In the autumn of 1954, at the age of thirteen, I moved to Bedford Upper School and a new boarding house, Kirkman’s, situated about a mile from the main school on the banks of the Ouse. The first thing I saw when I entered my new home was a large board showing the names of all the previous heads of the house, amongst them my father’s against the year 1925.
It was at about this time that, on holiday visits back to Northern Ireland, I started to become more and more aware of the position of Catholics in the Province, who at the time were heavily discriminated against in jobs, housing and almost all aspects of social life. The great annual Twelfth of July triumphalist celebration of the victory of the Protestant William of Orange over the Catholic Stuarts at the Battle of the Boyne often took place in a huge field opposite our house in Comber. As a child, I used to look forward to this as a
great and fascinating spectacle. But now I increasingly found its ceremonies bizarre and its atmosphere ugly. I remember very clearly, from about the age of fourteen, having a most powerful premonition that this could not last, and that violence was coming.
Back at Bedford, however, my first year at my senior boarding school meant that I was required to be a fag for one of the senior boys, or ‘Monitors’. The ‘fag master’ who chose me was someone I had looked up to with something close to hero worship since I first met him, ‘Ram’ Seeger. I later followed him into the Royal Marines, where he won a Military Cross in Borneo. I also followed him into the SBS, where he was (and still is) a legend. He subsequently saw unofficial service in Afghanistan during the war against the Soviet occupation, where he carried out acts of outstanding courage and endurance. He remains one of the most extraordinary men I have ever met. His outstanding gifts of leadership, mental focus and bravery would have better served both him and his country had he lived in a different and earlier age, or perhaps during a time of great war. He asked me to do none of the things normally expected of fags, like making his bed or cleaning his shoes. Instead, I had to join him doing PT in the backyard with a pack full of bricks on my back, or running considerable distances along the banks of the Ouse in large boots and the heaviest clothes we could find. He taught me the techniques of endurance and the importance of physical fitness, alongside that of an active mind.
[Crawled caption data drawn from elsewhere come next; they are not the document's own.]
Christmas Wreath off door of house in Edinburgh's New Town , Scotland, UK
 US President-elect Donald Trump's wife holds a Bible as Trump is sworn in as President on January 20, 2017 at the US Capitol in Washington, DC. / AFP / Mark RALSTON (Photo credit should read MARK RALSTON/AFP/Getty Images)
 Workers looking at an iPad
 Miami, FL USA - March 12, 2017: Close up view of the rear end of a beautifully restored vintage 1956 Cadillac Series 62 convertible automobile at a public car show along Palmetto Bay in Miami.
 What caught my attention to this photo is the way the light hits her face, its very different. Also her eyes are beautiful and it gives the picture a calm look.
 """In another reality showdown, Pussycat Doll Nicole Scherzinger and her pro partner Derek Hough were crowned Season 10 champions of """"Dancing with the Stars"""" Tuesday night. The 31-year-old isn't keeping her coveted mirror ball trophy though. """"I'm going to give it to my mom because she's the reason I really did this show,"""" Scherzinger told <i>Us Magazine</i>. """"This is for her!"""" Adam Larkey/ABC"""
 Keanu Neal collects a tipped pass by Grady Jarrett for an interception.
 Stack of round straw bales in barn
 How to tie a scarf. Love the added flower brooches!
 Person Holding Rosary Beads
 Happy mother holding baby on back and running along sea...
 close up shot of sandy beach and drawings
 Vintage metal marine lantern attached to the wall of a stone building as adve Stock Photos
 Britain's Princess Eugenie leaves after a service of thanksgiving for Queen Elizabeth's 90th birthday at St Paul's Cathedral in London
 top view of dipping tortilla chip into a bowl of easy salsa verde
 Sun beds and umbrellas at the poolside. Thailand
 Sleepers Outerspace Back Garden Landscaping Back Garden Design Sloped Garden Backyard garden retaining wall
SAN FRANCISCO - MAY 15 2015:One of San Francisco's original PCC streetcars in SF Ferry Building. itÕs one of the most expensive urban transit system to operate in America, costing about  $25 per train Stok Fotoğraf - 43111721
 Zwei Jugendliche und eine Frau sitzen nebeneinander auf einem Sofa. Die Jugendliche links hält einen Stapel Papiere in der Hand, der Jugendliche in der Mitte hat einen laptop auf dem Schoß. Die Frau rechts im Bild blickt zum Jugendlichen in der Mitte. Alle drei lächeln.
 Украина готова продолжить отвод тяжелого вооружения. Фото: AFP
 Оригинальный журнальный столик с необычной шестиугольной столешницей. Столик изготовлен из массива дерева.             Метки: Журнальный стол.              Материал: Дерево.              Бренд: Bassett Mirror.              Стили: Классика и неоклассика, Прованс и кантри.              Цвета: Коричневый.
I greatly enjoyed my time in the Upper School. Not that my academic work was any better, at least to start with. Here is a selection of comments from my early Upper School reports which give the flavour:
On the whole I am not satisfied with his work and progress…. He must try to work a little quicker…. Excessively Irish…. I was glad to see him show such pluck in the House boxing…. He works well but easily gets muddled…. He has some intelligence and with just a little more control over himself and some restraint of his high spirits, he could do quite well…. He has enthusiasm, but not always understanding…. His work is spoiled by carelessness…. Very weak, but need not overly despair [French]…. He is far from being an accomplished linguist [French again], but in his own way he makes a contribution to the class…. Pleasantly argumentative…. Tries hard but finds it difficult.